To the grumbling conservatives who had their afternoon naps ruined by the chief of staff’s decision, I say: fear not. Women will not be integrated into combat roles in the foreseeable future.
The ritual is a familiar one: A military review committee is created, it opposes integrating women in combat roles and the initiative is shelved. Then a petition against the IDF is submitted to the High Court of Justice, which stands the army at attention and orders it to let women fight. The army creates a pilot program, and a review committee concludes that women should not be integrated in such a manner. And round and round we go.
My research has revealed that since 1999, 10 such reviews have been carried out by various professional military bodies with expertise in physiology, combat doctrine, combat medicine and more. Even Unit 669 conducted its own review and came back with the same conclusion.
Yes, this issue has been forced on the army by the court, but this doesn’t absolve it of responsibility.
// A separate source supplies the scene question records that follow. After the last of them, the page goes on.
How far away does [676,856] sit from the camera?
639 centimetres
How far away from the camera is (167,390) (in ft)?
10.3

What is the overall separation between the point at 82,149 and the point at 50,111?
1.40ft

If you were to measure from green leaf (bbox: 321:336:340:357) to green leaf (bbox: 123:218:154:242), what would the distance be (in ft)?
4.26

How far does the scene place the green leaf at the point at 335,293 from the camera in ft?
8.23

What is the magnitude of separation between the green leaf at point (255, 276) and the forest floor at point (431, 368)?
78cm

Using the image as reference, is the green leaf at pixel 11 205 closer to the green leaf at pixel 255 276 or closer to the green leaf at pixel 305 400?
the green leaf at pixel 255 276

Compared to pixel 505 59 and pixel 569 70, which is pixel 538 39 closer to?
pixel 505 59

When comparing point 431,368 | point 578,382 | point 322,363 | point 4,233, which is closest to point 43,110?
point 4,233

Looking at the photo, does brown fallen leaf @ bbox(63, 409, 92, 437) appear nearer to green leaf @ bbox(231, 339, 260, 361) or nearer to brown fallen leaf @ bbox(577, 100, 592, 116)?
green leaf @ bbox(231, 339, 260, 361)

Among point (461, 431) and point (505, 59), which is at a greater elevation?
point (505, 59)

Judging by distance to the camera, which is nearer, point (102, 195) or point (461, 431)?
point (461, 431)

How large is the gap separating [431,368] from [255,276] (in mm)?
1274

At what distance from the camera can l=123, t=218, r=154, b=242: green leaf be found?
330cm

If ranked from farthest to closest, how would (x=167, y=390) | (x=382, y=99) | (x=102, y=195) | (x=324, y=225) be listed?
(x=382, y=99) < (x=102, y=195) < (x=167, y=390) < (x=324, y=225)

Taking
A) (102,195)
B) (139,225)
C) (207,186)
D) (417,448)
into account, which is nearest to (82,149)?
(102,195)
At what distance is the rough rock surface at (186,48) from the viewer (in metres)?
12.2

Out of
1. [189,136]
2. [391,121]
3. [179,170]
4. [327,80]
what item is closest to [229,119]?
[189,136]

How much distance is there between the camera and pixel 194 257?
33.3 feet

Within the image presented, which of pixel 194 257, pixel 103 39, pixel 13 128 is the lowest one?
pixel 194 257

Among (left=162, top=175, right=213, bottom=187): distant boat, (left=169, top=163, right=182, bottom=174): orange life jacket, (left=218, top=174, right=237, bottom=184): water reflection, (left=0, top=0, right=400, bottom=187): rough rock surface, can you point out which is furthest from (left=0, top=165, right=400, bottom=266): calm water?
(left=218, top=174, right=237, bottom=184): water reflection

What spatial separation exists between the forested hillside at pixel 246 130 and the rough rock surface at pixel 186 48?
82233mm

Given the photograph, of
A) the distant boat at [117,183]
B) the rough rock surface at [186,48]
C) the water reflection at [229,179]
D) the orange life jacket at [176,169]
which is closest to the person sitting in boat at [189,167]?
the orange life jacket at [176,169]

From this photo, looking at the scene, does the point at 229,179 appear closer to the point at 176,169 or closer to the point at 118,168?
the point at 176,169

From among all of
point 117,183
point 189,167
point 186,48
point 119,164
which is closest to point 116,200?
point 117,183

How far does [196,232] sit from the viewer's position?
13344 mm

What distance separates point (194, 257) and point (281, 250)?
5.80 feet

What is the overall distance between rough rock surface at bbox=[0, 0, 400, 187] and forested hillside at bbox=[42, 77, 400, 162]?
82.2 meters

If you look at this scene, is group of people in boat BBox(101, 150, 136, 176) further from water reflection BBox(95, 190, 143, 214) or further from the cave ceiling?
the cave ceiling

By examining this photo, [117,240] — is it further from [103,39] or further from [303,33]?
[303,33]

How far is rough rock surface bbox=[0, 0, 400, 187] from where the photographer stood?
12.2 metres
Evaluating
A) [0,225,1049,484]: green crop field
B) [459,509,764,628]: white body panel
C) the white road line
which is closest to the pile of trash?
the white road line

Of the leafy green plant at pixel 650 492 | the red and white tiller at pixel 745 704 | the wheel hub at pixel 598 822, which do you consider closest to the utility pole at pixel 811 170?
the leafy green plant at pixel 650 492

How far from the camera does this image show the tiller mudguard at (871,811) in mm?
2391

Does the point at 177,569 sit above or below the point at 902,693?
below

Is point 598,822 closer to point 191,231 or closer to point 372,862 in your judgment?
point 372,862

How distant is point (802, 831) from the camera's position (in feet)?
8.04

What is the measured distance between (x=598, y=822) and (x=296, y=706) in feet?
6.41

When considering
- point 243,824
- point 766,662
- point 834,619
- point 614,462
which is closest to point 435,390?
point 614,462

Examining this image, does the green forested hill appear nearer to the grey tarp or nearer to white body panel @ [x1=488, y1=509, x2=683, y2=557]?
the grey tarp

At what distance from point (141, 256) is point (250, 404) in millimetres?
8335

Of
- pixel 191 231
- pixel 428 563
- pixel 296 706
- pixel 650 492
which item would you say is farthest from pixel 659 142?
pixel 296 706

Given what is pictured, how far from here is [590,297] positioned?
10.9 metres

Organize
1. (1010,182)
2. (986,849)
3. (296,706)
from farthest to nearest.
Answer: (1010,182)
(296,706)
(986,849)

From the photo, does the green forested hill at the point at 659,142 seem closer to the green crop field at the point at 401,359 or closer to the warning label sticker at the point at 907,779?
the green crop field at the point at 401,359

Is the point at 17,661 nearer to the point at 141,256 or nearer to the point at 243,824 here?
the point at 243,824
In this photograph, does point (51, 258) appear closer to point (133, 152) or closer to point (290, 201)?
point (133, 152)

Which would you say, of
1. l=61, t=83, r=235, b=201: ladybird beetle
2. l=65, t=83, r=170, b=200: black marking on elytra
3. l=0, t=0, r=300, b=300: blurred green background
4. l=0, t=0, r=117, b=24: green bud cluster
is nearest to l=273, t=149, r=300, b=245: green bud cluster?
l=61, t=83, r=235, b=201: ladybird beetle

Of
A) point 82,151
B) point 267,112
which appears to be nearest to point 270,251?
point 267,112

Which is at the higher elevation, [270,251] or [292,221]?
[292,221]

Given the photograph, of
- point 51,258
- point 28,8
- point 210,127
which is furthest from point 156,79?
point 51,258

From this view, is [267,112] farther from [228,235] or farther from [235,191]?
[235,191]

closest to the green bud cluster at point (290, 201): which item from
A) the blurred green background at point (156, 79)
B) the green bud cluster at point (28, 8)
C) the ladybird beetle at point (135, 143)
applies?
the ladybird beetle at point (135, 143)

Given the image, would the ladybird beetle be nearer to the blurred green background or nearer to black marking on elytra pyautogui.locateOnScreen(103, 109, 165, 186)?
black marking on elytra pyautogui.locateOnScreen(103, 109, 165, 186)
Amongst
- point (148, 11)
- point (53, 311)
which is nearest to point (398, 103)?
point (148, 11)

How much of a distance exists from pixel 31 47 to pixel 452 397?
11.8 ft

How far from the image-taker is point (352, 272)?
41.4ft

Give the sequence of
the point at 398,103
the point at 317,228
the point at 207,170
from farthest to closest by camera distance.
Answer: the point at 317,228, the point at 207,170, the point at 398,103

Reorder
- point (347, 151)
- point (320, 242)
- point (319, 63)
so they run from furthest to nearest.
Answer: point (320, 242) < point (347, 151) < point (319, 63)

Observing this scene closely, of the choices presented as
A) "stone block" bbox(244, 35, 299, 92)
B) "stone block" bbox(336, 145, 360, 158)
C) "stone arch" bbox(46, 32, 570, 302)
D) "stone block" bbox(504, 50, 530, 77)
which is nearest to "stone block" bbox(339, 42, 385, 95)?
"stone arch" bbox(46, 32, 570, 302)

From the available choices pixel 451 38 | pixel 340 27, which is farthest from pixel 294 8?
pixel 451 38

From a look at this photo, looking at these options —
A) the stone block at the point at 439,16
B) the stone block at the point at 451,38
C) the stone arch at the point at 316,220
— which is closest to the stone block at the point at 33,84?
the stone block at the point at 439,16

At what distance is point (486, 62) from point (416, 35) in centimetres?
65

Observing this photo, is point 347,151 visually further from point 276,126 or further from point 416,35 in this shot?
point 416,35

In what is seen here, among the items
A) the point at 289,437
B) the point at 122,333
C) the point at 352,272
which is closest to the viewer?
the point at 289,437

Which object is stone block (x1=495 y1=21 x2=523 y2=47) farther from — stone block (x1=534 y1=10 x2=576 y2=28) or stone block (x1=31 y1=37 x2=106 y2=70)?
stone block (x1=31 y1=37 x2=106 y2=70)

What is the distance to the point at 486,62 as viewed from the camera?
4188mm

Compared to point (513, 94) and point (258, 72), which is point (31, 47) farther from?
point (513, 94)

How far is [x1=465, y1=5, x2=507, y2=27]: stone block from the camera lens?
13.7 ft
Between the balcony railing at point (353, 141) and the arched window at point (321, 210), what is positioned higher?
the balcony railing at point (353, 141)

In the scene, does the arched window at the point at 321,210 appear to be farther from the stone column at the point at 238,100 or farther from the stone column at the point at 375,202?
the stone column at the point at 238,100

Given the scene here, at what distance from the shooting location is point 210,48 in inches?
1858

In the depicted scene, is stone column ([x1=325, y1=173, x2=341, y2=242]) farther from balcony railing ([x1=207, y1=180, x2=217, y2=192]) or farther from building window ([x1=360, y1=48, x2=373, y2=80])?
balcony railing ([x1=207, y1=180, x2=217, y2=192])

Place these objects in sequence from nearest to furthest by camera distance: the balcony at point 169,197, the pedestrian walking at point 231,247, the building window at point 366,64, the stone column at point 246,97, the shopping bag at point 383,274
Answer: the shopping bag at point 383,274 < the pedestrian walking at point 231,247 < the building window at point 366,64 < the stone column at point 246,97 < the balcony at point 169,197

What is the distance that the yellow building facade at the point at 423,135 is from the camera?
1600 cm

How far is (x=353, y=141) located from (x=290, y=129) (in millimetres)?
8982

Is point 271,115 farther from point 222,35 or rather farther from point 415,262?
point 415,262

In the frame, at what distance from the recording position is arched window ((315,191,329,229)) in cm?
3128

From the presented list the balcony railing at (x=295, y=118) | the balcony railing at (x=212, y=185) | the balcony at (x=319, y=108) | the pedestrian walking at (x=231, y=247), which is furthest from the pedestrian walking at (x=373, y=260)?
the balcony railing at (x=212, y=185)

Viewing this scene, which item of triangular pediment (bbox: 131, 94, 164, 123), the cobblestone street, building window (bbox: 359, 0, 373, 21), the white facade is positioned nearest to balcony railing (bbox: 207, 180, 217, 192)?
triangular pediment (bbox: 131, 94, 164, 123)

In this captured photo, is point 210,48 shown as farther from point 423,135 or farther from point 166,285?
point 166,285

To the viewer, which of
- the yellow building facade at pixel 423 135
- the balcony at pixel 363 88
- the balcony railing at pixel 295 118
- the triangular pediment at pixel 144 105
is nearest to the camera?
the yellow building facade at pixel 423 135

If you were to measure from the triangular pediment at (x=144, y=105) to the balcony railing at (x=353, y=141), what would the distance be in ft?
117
Similar to previous chapters in which the court has overreached into military matters, this time, too, the answer needs to be “no,” as in “sorry, but this isn’t your business.” If this sounds unpleasant, all complaints should be referred to the first chief of staff who faced such an invasion and raised the white flag.
The IDF chief of staff has one job: win wars.
It’s strange to see officers dealing with things that have absolutely nothing to do with winning wars, busying themselves with matters such as equality and diversity, and creating professional review boards instead of training for the next battle.
This is a tactic employed by progressive social justice warriors against what they view as toxic patriarchy intrinsic to militaries. This crusade, however, doesn’t seem to pertain to professional sports, for example. Indeed, why shouldn’t all-male soccer teams also include women? End the segregation! From whence did this pathological hatred of men spring?
The progressive tactic hasn’t changed: Women’s rights interest them far less than eroding nationalism. They wrap their campaign in slogans that can’t be opposed unless you are willing to appear as ugly as me. Once upon a time, long ago, we decided as a society to spare women—that men would be the ones to die on the front lines.